Tame also emphasised the importance of survivors of sexual assault telling their stories on their own terms. “Survivors have unique insights that are born from lived experiences - we need those lived experience stories to inform structural change. It’s all well and good to have conversations, but unless we change things at the institutional level, cultures - corrupt cultures - will continue.”
Politician Tanya Plibersek, Australia’s longest-serving female Parliamentarian and the Federal Member for Sydney, echoed Tame’s calls for structural change. “It’s not women’s responsibility to change culture, but having more women in an organisation changes culture, almost inevitably,” she said.

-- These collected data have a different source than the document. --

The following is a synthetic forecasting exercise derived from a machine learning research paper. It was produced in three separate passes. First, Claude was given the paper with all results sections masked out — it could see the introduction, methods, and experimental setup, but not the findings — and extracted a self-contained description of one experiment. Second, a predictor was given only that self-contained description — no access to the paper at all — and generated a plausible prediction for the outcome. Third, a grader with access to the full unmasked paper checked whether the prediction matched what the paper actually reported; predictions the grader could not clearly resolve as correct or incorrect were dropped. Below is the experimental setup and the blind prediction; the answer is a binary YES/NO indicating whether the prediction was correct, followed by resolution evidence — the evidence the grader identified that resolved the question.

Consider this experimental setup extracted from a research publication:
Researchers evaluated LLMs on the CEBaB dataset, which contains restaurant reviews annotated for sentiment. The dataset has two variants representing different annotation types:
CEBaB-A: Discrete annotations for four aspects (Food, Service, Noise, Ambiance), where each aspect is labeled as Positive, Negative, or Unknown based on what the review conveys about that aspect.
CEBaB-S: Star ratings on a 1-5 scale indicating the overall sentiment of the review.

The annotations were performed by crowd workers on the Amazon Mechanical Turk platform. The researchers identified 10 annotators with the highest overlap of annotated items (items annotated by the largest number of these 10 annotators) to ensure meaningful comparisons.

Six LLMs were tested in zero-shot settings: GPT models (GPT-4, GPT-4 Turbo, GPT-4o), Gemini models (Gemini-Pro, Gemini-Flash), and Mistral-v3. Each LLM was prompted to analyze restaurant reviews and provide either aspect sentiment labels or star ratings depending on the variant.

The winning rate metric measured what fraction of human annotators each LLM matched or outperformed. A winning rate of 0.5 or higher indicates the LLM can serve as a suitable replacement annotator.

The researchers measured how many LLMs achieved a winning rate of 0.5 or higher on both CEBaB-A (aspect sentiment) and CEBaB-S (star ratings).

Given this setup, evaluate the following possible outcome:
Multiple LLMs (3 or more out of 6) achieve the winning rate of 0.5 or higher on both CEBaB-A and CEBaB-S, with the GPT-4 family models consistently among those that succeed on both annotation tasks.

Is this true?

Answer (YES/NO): YES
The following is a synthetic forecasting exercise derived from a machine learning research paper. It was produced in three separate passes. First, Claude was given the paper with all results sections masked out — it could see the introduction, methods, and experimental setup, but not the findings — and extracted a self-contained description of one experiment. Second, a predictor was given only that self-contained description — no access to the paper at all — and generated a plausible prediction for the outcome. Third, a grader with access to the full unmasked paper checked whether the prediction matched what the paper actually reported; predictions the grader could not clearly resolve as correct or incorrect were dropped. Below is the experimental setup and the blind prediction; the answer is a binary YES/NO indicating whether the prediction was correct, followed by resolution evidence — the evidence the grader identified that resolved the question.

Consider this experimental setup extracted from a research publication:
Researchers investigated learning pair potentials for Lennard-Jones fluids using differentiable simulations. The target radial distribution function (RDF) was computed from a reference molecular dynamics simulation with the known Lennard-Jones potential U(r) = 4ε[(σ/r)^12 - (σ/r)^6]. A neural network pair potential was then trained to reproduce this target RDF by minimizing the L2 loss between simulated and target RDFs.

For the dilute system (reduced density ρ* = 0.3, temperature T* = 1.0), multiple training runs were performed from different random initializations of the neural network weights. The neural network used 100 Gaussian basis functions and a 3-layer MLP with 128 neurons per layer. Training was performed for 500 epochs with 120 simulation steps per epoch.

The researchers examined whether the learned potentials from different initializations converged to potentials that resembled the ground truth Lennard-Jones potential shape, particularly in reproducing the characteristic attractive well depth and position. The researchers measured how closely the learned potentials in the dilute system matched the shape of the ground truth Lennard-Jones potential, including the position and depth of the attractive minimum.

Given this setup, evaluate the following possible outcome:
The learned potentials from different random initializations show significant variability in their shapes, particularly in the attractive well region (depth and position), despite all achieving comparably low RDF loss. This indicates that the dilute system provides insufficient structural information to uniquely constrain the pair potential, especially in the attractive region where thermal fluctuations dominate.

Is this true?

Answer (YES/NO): NO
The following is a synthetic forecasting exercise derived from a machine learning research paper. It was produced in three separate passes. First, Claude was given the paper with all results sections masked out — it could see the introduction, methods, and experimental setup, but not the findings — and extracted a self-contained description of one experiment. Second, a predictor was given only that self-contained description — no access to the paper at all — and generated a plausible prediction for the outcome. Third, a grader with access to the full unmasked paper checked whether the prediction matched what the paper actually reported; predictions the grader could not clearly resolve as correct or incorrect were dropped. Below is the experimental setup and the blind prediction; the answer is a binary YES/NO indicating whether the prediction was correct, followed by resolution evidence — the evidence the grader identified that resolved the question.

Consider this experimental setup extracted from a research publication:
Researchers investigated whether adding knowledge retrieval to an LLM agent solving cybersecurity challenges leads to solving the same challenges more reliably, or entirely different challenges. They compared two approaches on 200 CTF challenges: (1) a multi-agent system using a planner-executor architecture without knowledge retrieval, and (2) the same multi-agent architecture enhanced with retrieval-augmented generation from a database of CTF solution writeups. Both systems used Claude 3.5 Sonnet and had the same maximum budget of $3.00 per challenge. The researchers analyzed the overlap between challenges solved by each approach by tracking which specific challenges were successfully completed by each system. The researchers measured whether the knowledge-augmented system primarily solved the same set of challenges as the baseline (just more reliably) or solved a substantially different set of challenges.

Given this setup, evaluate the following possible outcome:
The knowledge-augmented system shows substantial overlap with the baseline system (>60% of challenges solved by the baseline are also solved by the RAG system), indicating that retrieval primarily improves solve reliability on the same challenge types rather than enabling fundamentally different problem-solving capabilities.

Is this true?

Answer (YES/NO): NO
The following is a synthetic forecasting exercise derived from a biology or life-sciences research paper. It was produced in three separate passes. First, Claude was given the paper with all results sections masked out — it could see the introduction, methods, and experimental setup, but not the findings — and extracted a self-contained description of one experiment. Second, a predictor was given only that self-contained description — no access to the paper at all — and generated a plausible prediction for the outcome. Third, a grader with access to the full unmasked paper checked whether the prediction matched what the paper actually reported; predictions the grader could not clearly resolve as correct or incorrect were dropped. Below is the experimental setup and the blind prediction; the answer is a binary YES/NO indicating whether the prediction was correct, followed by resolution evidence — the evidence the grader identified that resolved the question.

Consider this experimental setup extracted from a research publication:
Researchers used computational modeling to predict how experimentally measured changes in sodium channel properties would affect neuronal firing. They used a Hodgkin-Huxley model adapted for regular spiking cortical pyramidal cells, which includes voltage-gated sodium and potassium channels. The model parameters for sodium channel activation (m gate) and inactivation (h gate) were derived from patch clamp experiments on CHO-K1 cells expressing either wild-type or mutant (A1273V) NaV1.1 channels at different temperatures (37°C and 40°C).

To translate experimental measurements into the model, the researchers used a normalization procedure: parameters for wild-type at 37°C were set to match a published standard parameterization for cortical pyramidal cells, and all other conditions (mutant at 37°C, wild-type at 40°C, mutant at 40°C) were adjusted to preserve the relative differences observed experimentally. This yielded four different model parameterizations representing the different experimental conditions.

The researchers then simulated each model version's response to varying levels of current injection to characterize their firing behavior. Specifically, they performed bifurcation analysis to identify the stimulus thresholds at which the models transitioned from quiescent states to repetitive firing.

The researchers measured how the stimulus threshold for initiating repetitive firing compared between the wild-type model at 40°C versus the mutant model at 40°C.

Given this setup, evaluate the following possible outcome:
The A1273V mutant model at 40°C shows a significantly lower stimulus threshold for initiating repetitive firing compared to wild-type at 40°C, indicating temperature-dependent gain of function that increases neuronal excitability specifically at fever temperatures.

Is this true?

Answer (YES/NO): NO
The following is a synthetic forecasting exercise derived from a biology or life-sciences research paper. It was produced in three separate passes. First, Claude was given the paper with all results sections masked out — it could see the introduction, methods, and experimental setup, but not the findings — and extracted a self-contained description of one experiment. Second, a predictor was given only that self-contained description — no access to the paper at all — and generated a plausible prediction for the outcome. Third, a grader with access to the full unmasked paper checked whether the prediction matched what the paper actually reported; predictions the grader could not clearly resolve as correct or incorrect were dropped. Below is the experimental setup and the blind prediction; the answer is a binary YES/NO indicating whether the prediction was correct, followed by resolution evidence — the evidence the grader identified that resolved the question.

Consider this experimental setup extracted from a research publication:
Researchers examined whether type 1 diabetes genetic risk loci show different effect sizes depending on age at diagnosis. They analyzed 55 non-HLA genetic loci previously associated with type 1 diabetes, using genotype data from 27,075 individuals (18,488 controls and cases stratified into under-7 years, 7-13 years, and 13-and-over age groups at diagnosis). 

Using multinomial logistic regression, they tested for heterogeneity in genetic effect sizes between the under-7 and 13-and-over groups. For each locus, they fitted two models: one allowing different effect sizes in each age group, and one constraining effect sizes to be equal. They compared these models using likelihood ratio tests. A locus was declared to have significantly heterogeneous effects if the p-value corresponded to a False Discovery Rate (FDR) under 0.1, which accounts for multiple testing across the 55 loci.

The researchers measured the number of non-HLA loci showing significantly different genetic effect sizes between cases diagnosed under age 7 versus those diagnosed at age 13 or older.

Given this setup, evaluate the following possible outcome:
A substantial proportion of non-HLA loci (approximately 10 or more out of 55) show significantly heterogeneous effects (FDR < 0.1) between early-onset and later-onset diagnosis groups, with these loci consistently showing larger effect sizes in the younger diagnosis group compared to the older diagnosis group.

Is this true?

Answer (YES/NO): NO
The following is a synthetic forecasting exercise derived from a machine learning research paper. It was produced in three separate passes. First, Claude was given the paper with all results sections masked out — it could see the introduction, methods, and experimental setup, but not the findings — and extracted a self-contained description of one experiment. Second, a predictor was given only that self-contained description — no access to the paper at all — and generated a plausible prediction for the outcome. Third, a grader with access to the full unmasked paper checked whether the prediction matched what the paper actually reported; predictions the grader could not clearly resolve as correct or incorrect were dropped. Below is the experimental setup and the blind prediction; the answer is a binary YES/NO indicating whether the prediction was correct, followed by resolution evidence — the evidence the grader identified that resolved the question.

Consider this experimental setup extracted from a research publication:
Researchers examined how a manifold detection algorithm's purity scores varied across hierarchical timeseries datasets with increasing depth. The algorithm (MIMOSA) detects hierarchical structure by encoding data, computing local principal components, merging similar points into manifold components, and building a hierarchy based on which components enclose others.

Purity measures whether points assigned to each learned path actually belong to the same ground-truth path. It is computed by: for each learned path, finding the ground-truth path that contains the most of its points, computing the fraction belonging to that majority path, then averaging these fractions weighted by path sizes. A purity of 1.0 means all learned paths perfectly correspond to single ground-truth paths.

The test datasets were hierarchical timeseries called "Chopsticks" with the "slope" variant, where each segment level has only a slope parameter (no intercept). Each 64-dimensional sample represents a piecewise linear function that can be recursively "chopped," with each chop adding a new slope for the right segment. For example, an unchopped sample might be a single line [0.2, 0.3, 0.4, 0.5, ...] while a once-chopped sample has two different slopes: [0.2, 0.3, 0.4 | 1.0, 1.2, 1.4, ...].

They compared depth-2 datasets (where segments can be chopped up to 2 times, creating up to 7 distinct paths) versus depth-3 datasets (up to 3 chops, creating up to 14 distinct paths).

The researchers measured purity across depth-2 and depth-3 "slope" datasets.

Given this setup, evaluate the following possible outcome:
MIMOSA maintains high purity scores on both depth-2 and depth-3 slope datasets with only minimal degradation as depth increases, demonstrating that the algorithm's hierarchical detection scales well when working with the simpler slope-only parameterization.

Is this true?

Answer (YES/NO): YES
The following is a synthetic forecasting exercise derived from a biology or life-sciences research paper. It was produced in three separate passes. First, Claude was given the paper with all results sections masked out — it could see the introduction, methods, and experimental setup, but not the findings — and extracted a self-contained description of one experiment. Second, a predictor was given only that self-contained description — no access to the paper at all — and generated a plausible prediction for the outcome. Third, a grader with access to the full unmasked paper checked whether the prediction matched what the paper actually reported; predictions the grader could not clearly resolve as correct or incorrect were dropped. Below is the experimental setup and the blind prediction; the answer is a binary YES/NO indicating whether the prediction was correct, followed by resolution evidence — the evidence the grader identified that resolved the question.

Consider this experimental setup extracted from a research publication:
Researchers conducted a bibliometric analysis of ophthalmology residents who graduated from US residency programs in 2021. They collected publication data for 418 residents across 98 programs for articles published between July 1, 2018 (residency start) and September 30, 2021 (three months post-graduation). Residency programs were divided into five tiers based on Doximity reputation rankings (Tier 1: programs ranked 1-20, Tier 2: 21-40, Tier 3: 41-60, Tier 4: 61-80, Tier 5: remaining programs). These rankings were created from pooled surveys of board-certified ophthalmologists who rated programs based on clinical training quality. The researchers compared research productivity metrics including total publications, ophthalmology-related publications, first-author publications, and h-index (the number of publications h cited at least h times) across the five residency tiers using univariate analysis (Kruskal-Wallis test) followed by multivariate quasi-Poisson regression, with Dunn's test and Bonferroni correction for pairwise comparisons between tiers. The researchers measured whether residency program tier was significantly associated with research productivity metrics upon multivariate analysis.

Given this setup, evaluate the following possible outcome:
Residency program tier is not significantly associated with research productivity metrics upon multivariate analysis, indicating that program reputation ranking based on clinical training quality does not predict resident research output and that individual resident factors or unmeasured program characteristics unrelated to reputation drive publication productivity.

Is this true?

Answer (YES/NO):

Plibersek noted that in 2017, as the world said #MeToo, she discovered that Australian Parliament didn’t even have a policy in place for sexual harassment. “I’m sick of women being told the reasons they don’t have an equal say in this country,” she declared, but she hopes that up-and-coming female leaders won’t shy away from politics. “I meet brilliant and inspiring young women every day – I want them to find their voice and find their place.”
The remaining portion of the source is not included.